What to work on: Given the records below, pull every line with the word "Long" into the answer.

Given information:
※ ※ ※

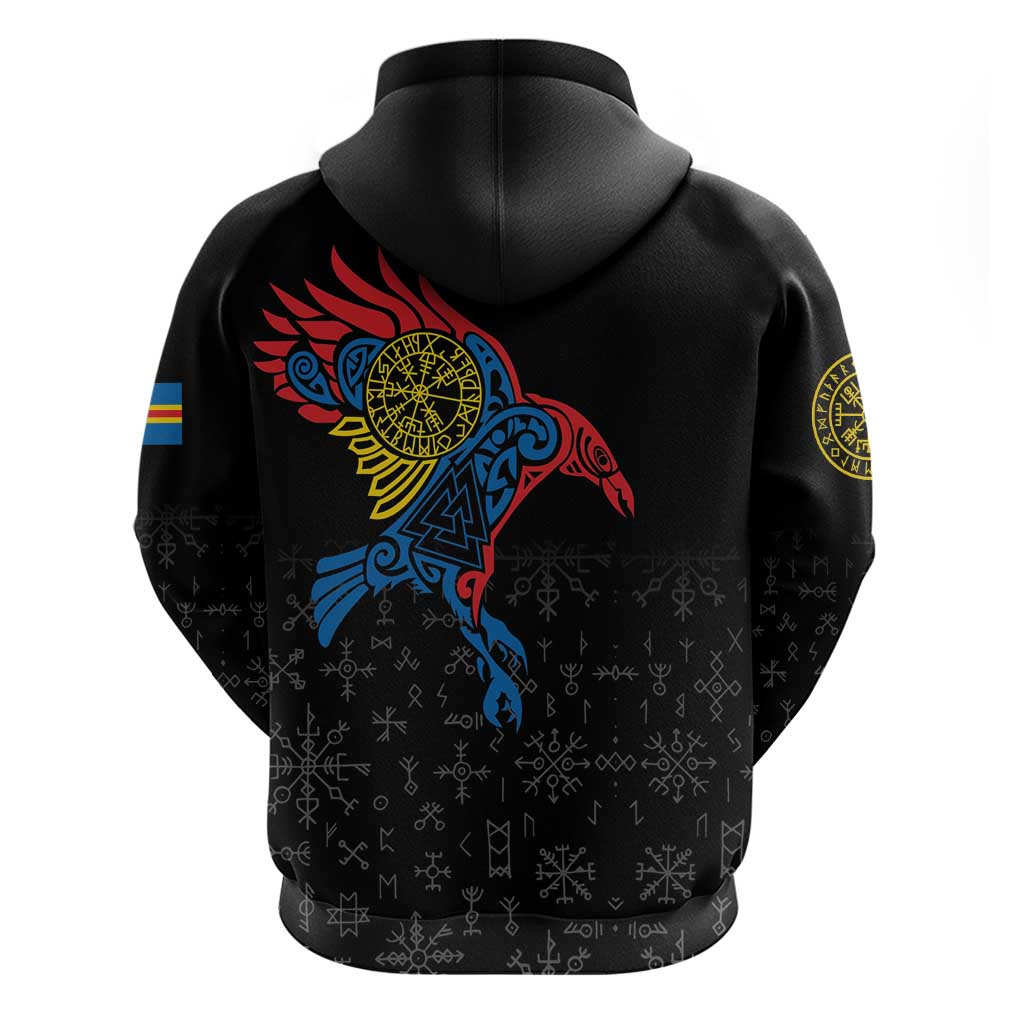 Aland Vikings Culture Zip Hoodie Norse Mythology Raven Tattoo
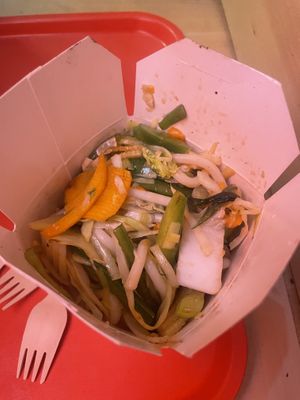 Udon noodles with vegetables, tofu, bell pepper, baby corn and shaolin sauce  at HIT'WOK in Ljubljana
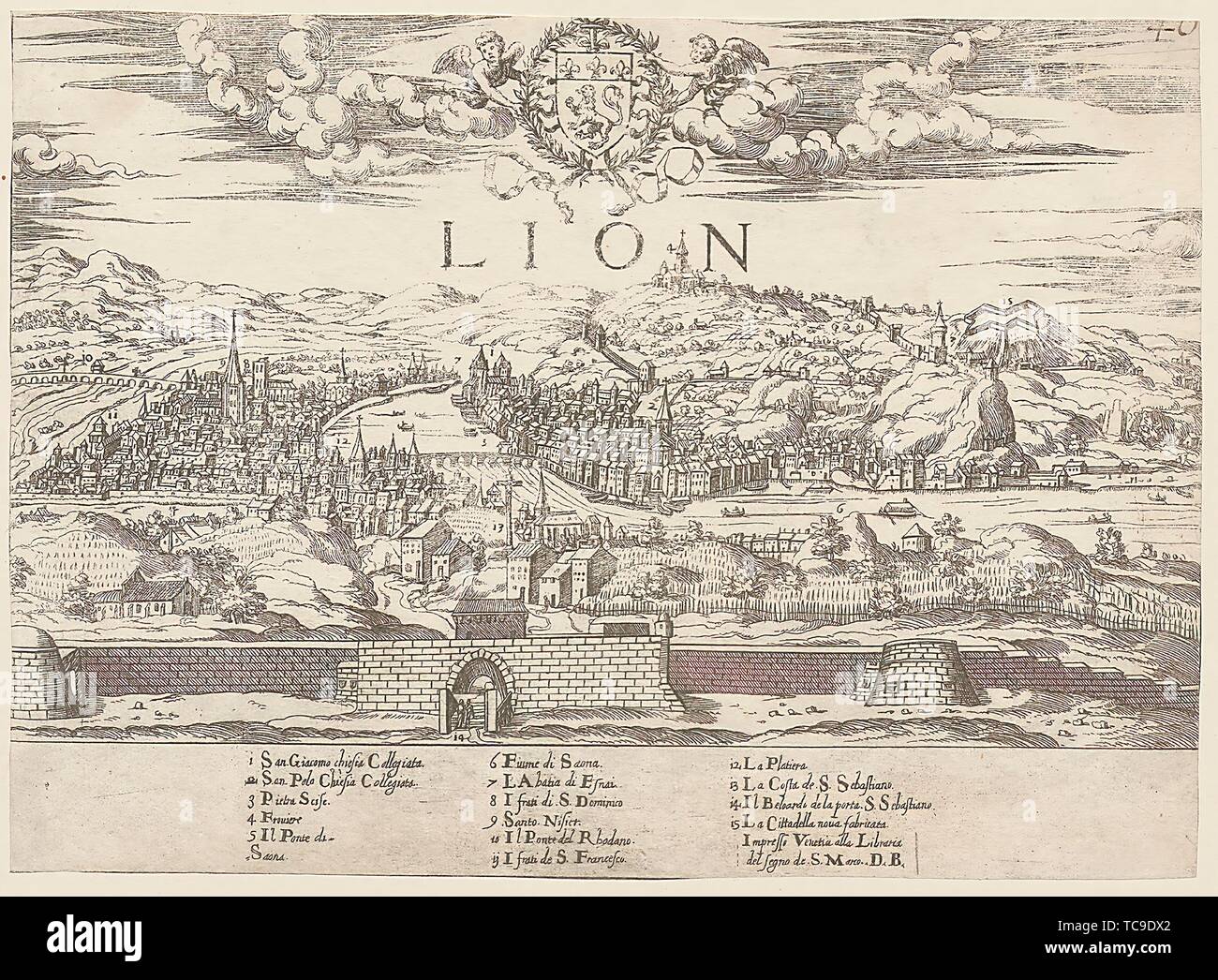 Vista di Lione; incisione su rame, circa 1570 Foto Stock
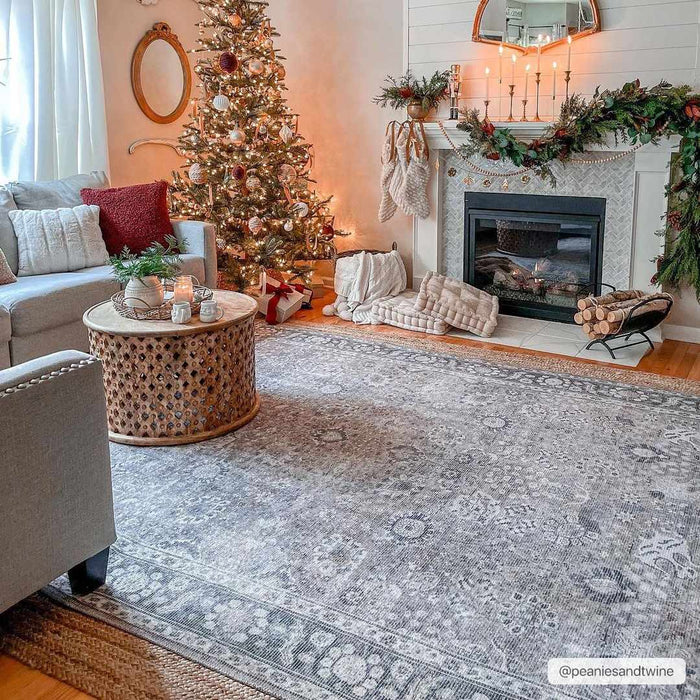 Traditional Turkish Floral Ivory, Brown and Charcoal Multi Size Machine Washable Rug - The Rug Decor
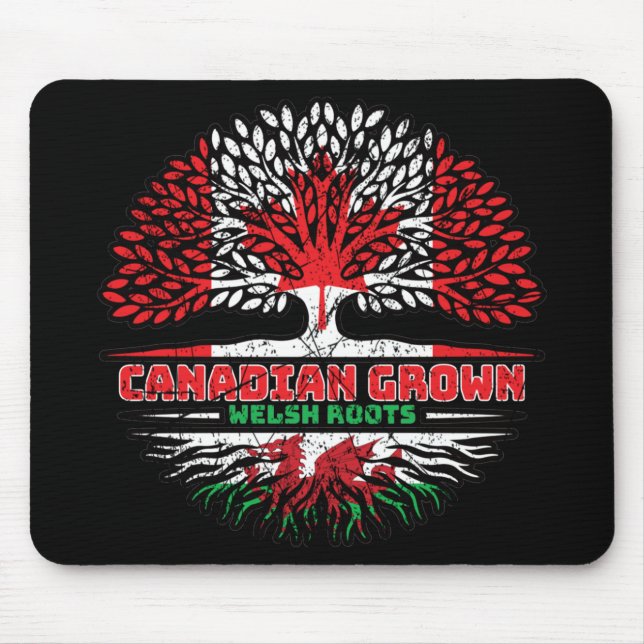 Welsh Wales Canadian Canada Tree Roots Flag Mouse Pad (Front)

※ ※ ※

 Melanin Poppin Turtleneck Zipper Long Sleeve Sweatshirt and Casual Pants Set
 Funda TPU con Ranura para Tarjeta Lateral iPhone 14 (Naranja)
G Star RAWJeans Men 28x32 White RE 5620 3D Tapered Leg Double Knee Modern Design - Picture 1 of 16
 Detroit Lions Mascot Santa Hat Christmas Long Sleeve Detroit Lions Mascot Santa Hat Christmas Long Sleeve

※ ※ ※

Completed exercise:
 Melanin Poppin Turtleneck Zipper Long Sleeve Sweatshirt and Casual Pants Set
 Detroit Lions Mascot Santa Hat Christmas Long Sleeve Detroit Lions Mascot Santa Hat Christmas Long Sleeve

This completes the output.